SEPP reference databases for Greengenes2

Uni · January 15, 2024, 2:43pm

Hello. I want to express my gratitude to the qiime2 developers, as I've been using it quite well. Recently, I've encountered a problem while using the greengenes2 databases and I'm seeking help. Is there a SEPP reference database available that is based on the greengenes2 databases? Or should I simply use the phylogeny data provided by the greengenes2 databases as the input reference database? If it's the latter, I would also like to know which among the several phylogeny data (2022.10.phylogeny.asv.nwk.qza, 2022.10.phylogeny.id.nwk.qza, 2022.10.phylogeny.md5.nwk.qza) should I use. (For reference, I trained a classifier for V3-V4 using Greengenes2 (2022.10.backbone.full-length.fna.qza and 2022.10.backbone.tax.qza).)

wasade · January 16, 2024, 4:37pm

Hi @Uni,

Thank you for the kind words!

Fragment placement in Greengenes2 uses an improved algorithm called DEPP. For 2022.10 we placed ~20M V4 ASVs, which can be readily used. For non V4 data, we do not yet have a means to place fragments but we are working on getting the steps described in a tutorial. For these data, one viable path forward would be to use the non-v4-16s action which performs closed reference recruitment to the backbone, and then to use the 2022.10.phylogeny.id.nwk.qza phylogeny. Alternatively, it is likely possible to train a SEPP model from the backbone, but I haven't done that before and there may be increased unknown.
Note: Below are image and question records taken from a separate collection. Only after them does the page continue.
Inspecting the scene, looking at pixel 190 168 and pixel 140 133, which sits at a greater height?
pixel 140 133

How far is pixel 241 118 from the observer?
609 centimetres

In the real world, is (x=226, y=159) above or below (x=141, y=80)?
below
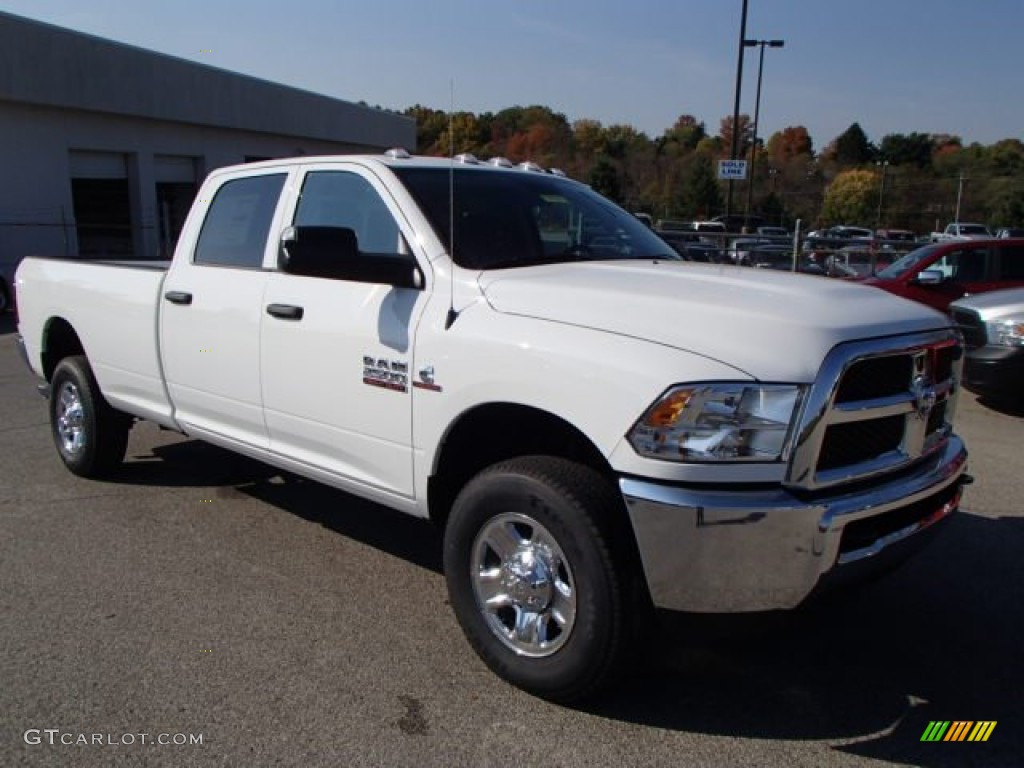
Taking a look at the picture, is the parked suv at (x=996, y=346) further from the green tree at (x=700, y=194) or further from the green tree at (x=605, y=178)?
the green tree at (x=700, y=194)

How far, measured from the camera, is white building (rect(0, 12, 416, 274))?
2209cm

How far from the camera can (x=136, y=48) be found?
85.4ft

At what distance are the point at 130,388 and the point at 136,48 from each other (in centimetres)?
2447

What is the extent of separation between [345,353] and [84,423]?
2928mm

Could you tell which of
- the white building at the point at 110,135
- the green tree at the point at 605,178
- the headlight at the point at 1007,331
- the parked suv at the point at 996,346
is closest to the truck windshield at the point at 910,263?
the parked suv at the point at 996,346

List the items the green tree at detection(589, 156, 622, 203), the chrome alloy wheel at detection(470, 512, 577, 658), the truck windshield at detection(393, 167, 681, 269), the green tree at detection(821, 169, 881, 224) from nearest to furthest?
the chrome alloy wheel at detection(470, 512, 577, 658), the truck windshield at detection(393, 167, 681, 269), the green tree at detection(589, 156, 622, 203), the green tree at detection(821, 169, 881, 224)

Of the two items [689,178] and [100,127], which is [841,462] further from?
[689,178]

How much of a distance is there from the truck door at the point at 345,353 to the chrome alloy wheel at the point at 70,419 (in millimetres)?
2291

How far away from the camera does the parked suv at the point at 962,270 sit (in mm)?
10969

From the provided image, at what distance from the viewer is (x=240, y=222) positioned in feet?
15.7

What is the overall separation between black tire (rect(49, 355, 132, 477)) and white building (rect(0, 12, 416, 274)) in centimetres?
1445

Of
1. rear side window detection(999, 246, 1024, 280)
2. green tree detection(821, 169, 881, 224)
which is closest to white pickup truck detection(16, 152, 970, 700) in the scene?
rear side window detection(999, 246, 1024, 280)

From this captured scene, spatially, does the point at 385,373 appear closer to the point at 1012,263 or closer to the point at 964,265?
the point at 964,265
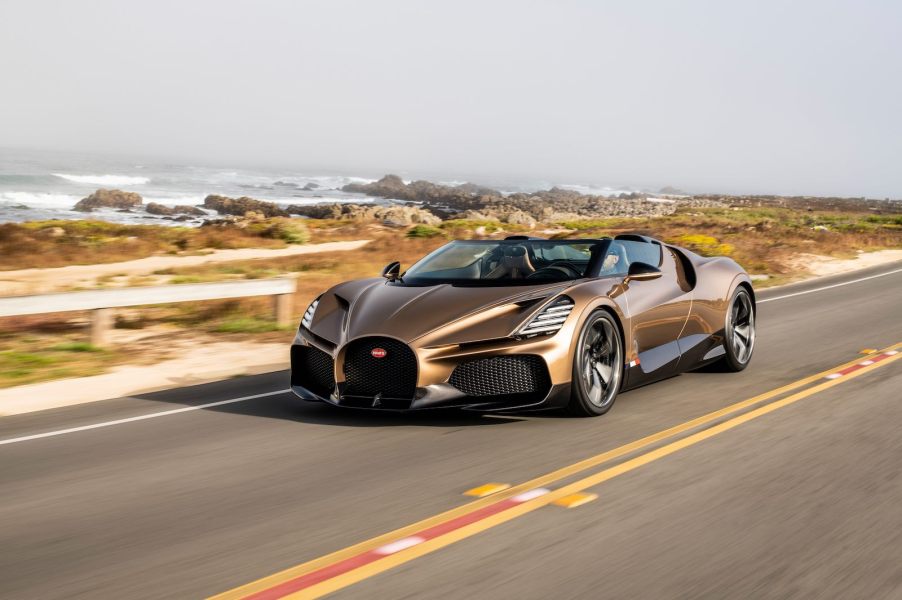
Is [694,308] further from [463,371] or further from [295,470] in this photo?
[295,470]

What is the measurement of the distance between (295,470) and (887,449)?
3787mm

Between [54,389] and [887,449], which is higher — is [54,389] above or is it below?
below

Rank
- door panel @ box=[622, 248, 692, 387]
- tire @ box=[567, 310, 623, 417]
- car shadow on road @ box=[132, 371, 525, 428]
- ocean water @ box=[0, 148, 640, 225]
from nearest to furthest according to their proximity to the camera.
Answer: tire @ box=[567, 310, 623, 417] < car shadow on road @ box=[132, 371, 525, 428] < door panel @ box=[622, 248, 692, 387] < ocean water @ box=[0, 148, 640, 225]

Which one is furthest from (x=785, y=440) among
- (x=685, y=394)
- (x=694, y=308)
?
(x=694, y=308)

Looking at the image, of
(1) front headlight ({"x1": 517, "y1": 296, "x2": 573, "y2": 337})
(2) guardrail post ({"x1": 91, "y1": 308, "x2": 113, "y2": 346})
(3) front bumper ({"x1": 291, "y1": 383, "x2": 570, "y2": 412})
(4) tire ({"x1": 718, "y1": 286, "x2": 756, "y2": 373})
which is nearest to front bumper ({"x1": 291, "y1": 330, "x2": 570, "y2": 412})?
(3) front bumper ({"x1": 291, "y1": 383, "x2": 570, "y2": 412})

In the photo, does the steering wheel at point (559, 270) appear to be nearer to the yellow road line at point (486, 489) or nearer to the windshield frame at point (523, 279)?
the windshield frame at point (523, 279)

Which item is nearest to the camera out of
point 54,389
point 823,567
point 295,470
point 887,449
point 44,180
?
point 823,567

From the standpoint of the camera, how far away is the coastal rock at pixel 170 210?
7088cm

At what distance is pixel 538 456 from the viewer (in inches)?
237

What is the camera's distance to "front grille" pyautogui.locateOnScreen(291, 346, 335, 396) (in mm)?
6934

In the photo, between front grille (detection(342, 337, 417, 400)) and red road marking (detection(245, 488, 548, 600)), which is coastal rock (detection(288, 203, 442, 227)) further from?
red road marking (detection(245, 488, 548, 600))

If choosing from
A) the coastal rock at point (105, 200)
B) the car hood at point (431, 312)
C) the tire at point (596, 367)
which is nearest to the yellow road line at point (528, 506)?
the tire at point (596, 367)

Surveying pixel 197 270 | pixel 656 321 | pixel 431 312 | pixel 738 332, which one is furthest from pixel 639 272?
pixel 197 270

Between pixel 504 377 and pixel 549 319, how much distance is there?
1.84 feet
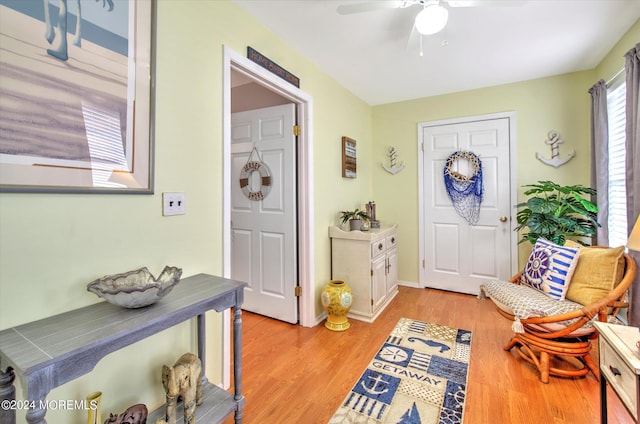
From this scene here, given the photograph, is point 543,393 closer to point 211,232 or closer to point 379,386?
point 379,386

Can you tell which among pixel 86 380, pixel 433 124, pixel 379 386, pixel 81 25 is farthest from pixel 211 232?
pixel 433 124

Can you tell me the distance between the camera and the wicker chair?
1.73 m

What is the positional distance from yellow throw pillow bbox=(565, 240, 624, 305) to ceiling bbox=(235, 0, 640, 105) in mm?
1624

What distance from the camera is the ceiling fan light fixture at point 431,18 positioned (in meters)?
1.61

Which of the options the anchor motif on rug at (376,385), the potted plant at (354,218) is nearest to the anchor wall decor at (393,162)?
the potted plant at (354,218)

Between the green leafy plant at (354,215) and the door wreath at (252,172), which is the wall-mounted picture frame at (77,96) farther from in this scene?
the green leafy plant at (354,215)

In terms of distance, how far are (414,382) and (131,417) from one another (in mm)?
1527

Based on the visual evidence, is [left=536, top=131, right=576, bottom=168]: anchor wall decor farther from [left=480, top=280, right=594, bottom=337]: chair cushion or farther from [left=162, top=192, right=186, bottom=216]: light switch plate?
[left=162, top=192, right=186, bottom=216]: light switch plate

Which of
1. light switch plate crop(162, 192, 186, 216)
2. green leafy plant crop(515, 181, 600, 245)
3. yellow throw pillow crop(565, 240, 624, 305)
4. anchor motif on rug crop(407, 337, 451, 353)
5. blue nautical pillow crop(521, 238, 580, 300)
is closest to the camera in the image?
light switch plate crop(162, 192, 186, 216)

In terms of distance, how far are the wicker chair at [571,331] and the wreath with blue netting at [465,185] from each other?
1.55 meters

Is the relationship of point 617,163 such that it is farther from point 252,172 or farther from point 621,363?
point 252,172

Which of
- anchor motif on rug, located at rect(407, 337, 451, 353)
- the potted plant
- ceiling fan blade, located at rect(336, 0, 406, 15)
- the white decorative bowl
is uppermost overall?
ceiling fan blade, located at rect(336, 0, 406, 15)

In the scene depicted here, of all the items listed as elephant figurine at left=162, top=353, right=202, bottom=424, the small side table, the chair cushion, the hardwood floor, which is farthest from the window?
elephant figurine at left=162, top=353, right=202, bottom=424

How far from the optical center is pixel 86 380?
1.18 meters
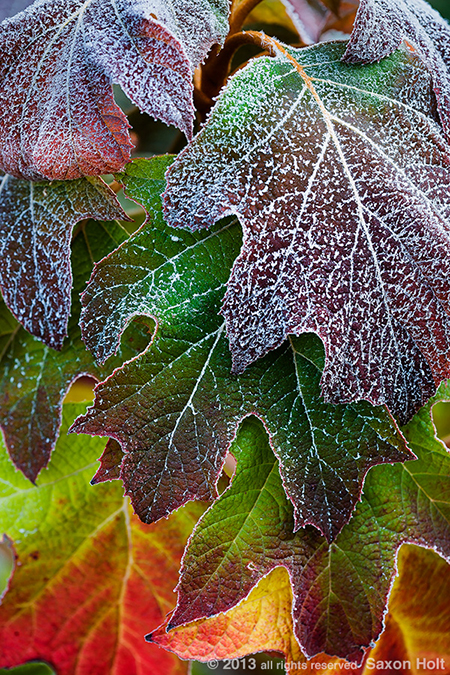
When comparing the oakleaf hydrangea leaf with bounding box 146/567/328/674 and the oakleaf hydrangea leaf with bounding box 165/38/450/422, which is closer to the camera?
the oakleaf hydrangea leaf with bounding box 165/38/450/422

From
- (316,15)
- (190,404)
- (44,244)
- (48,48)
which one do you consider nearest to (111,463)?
(190,404)

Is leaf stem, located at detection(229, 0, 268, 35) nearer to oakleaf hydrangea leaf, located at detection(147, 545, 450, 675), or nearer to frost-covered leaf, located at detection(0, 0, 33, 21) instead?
frost-covered leaf, located at detection(0, 0, 33, 21)

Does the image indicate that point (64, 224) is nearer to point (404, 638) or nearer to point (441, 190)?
point (441, 190)

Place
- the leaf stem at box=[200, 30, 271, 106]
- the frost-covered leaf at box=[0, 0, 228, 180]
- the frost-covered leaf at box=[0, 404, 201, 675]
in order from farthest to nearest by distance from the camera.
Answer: the frost-covered leaf at box=[0, 404, 201, 675] → the leaf stem at box=[200, 30, 271, 106] → the frost-covered leaf at box=[0, 0, 228, 180]

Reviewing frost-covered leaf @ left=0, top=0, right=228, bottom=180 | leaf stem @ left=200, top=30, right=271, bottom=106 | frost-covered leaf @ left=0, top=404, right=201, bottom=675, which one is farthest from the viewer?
frost-covered leaf @ left=0, top=404, right=201, bottom=675

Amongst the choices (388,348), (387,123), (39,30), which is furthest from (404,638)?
(39,30)

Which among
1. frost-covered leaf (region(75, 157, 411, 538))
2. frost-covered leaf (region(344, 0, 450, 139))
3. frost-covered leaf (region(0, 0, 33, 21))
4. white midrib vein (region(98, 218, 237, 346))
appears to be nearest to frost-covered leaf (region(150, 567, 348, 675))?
frost-covered leaf (region(75, 157, 411, 538))

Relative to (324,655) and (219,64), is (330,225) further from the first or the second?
(324,655)

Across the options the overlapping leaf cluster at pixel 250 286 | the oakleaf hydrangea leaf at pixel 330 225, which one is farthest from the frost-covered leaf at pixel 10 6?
the oakleaf hydrangea leaf at pixel 330 225
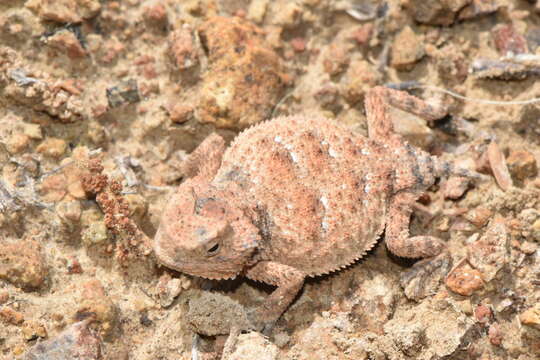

More information on how the files differ can be found in the Greengenes2 tutorial and in the README with the files.

Best,
Daniel

Uni · January 17, 2024, 6:04am

Thank you sincerely for your response.

If we are using the greengenes2 databases for non-V4 data, what is the recommended method to obtain phylogeny artifacts?

Do you suggest using the align-to-tree-mafft-fasttree method in qiime2 to obtain the phylogeny? Or is it acceptable to simply use the 2022.10.phylogeny.id.nwk.qza phylogeny data for phylogenetic analysis? I'm unsure about which method to use because the greengenes2 databases use different algorithms compared to the previous databases.

wasade · January 17, 2024, 5:17pm

Hi @Uni,

The current recommendations for non-V4 data are outlined here.

Best,
Daniel

system · February 17, 2024, 11:19pm

This topic was automatically closed 31 days after the last reply. New replies are no longer allowed.